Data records
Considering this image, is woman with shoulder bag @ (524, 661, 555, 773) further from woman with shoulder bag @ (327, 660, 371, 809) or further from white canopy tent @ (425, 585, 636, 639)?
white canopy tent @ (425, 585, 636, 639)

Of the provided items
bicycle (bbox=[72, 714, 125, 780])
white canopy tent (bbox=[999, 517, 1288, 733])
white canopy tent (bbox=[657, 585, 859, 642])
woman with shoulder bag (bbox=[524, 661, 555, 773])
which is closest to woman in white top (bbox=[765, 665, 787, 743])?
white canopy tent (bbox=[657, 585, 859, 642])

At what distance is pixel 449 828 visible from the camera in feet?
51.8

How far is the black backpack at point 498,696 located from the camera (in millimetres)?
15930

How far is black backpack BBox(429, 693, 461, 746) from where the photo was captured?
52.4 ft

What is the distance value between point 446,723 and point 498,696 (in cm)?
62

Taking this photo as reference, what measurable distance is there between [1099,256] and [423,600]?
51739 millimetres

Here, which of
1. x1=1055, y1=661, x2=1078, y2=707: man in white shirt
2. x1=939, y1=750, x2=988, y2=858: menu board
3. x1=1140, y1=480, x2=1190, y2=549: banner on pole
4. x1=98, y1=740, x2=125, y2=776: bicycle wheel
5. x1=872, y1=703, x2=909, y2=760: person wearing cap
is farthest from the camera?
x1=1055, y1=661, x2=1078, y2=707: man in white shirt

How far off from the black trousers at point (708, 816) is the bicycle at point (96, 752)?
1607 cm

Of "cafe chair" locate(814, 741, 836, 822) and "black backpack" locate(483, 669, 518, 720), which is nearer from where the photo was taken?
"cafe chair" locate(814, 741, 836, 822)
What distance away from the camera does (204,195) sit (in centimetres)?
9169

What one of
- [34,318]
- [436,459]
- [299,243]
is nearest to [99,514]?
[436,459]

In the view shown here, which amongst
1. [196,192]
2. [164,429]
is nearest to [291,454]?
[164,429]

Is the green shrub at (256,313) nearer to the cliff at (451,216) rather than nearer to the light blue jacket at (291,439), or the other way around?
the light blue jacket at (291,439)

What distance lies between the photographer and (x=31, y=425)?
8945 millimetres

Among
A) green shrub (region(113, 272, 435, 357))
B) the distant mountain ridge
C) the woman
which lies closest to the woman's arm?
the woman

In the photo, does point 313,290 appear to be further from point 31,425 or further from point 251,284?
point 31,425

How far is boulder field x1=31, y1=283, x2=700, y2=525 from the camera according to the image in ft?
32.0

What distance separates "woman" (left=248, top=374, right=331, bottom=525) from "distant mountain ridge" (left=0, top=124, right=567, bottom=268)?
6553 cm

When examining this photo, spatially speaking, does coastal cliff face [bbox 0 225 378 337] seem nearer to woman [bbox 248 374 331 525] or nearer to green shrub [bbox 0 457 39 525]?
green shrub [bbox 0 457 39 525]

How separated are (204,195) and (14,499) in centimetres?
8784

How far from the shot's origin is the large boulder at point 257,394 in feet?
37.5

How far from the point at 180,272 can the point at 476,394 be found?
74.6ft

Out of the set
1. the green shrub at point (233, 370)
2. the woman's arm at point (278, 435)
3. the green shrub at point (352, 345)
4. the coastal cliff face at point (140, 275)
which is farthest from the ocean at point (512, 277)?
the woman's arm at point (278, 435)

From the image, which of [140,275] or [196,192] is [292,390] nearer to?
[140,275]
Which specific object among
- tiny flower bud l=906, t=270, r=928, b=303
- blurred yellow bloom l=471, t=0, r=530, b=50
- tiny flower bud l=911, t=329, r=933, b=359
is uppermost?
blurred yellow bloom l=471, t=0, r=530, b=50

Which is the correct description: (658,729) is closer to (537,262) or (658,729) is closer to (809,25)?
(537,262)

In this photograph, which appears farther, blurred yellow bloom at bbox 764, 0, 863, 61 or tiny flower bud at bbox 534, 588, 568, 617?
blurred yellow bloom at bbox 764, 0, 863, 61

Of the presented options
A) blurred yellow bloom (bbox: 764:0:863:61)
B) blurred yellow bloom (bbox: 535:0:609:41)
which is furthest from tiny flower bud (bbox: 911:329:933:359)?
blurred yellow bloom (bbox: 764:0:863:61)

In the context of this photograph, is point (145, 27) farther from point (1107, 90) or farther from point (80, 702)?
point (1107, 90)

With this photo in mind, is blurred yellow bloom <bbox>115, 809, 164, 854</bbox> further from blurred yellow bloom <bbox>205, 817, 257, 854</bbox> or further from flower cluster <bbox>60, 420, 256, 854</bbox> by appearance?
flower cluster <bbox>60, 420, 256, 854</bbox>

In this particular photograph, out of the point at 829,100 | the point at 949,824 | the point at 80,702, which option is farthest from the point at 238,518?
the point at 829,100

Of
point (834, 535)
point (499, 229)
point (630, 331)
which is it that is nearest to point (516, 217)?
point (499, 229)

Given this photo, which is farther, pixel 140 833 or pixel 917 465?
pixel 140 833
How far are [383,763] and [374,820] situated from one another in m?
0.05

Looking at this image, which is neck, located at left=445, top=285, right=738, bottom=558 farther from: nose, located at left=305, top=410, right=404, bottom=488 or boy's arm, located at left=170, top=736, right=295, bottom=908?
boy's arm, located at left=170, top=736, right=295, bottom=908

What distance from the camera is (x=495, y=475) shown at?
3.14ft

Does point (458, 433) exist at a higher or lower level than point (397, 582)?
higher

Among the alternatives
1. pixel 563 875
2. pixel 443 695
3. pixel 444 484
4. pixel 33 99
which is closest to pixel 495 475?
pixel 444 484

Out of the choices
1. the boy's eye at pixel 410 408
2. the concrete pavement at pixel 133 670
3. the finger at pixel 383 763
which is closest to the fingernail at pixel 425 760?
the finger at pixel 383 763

▶ **GIVEN EXERCISE**:
Return each entry from the material above exactly as it appears.

▶ **RESULT FOR THIS TASK**:
Considering this image, is woman with shoulder bag @ (524, 661, 555, 773) further from woman with shoulder bag @ (327, 660, 371, 809) or further from white canopy tent @ (425, 585, 636, 639)?
white canopy tent @ (425, 585, 636, 639)

Of the provided items
bicycle (bbox=[72, 714, 125, 780])
white canopy tent (bbox=[999, 517, 1288, 733])
white canopy tent (bbox=[657, 585, 859, 642])
woman with shoulder bag (bbox=[524, 661, 555, 773])
which is closest to woman in white top (bbox=[765, 665, 787, 743])?
white canopy tent (bbox=[657, 585, 859, 642])

At what distance is pixel 449 828 visible from the camera in feet?
51.8

How far is the black backpack at point 498,696 located from the camera (in millimetres)?
15930

How far is black backpack BBox(429, 693, 461, 746) from where the photo was captured?
52.4 ft

What is the distance value between point 446,723 and point 498,696 (in cm)?
62

Taking this photo as reference, what measurable distance is there between [1099,256] and [423,600]?
51739 millimetres

Here, which of
1. x1=1055, y1=661, x2=1078, y2=707: man in white shirt
2. x1=939, y1=750, x2=988, y2=858: menu board
3. x1=1140, y1=480, x2=1190, y2=549: banner on pole
4. x1=98, y1=740, x2=125, y2=776: bicycle wheel
5. x1=872, y1=703, x2=909, y2=760: person wearing cap
is farthest from the camera?
x1=1055, y1=661, x2=1078, y2=707: man in white shirt

How far off from the black trousers at point (708, 816) is the bicycle at point (96, 752)?
1607 cm

Of "cafe chair" locate(814, 741, 836, 822) and "black backpack" locate(483, 669, 518, 720), which is nearer from where the photo was taken?
"cafe chair" locate(814, 741, 836, 822)
What distance away from the camera does (204,195) sit (in centimetres)?
9169

What one of
- [34,318]
- [436,459]
- [299,243]
is nearest to [99,514]?
[436,459]

In the view shown here, which amongst
1. [196,192]
2. [164,429]
is nearest to [291,454]?
[164,429]

Is the green shrub at (256,313) nearer to the cliff at (451,216) rather than nearer to the light blue jacket at (291,439), or the other way around?
the light blue jacket at (291,439)

What distance lies between the photographer and (x=31, y=425)?
8945 millimetres

Among
A) green shrub (region(113, 272, 435, 357))
B) the distant mountain ridge
C) the woman
which lies closest to the woman's arm?
the woman

In the photo, does point 313,290 appear to be further from point 31,425 or further from point 251,284?
point 31,425

How far is boulder field x1=31, y1=283, x2=700, y2=525 from the camera according to the image in ft?
32.0

What distance separates "woman" (left=248, top=374, right=331, bottom=525) from "distant mountain ridge" (left=0, top=124, right=567, bottom=268)?
6553 cm

When examining this photo, spatially speaking, does coastal cliff face [bbox 0 225 378 337] seem nearer to woman [bbox 248 374 331 525] or nearer to green shrub [bbox 0 457 39 525]?
green shrub [bbox 0 457 39 525]

How separated are (204,195) and (14,499) in centimetres?
8784

How far from the shot's origin is the large boulder at point 257,394 in feet?
37.5

How far from the point at 180,272 can the point at 476,394 be found?
74.6ft

Out of the set
1. the green shrub at point (233, 370)
2. the woman's arm at point (278, 435)
3. the green shrub at point (352, 345)
4. the coastal cliff face at point (140, 275)
which is farthest from the ocean at point (512, 277)?
the woman's arm at point (278, 435)

From the image, which of [140,275] or [196,192] is [292,390] nearer to?
[140,275]
Which specific object among
- tiny flower bud l=906, t=270, r=928, b=303
- blurred yellow bloom l=471, t=0, r=530, b=50
- tiny flower bud l=911, t=329, r=933, b=359
is uppermost?
blurred yellow bloom l=471, t=0, r=530, b=50

Which is the correct description: (658,729) is closer to (537,262) or (658,729) is closer to (809,25)?
(537,262)

In this photograph, which appears farther, blurred yellow bloom at bbox 764, 0, 863, 61 or tiny flower bud at bbox 534, 588, 568, 617?
blurred yellow bloom at bbox 764, 0, 863, 61

Of the presented options
A) blurred yellow bloom (bbox: 764:0:863:61)
B) blurred yellow bloom (bbox: 535:0:609:41)
which is furthest from tiny flower bud (bbox: 911:329:933:359)?
blurred yellow bloom (bbox: 764:0:863:61)

In the context of this photograph, is point (145, 27) farther from point (1107, 90) or farther from point (80, 702)?
point (1107, 90)

With this photo in mind, is blurred yellow bloom <bbox>115, 809, 164, 854</bbox> further from blurred yellow bloom <bbox>205, 817, 257, 854</bbox> or further from flower cluster <bbox>60, 420, 256, 854</bbox> by appearance?
flower cluster <bbox>60, 420, 256, 854</bbox>

In this particular photograph, out of the point at 829,100 | the point at 949,824 | the point at 80,702, which option is farthest from the point at 238,518?
the point at 829,100

Of
point (834, 535)
point (499, 229)
point (630, 331)
which is it that is nearest to point (516, 217)?
point (499, 229)

Given this photo, which is farther, pixel 140 833 or pixel 917 465?
pixel 140 833
How far are [383,763] and [374,820] situated from one another in m?
0.05

Looking at this image, which is neck, located at left=445, top=285, right=738, bottom=558 farther from: nose, located at left=305, top=410, right=404, bottom=488 or boy's arm, located at left=170, top=736, right=295, bottom=908?
boy's arm, located at left=170, top=736, right=295, bottom=908

What distance from the camera is (x=495, y=475) shown at?
3.14ft

Does point (458, 433) exist at a higher or lower level than point (397, 582)?
higher

Among the alternatives
1. pixel 563 875
2. pixel 443 695
3. pixel 444 484
4. pixel 33 99
which is closest to pixel 495 475?
pixel 444 484

Out of the choices
1. the boy's eye at pixel 410 408
2. the concrete pavement at pixel 133 670
3. the finger at pixel 383 763
which is closest to the fingernail at pixel 425 760?
the finger at pixel 383 763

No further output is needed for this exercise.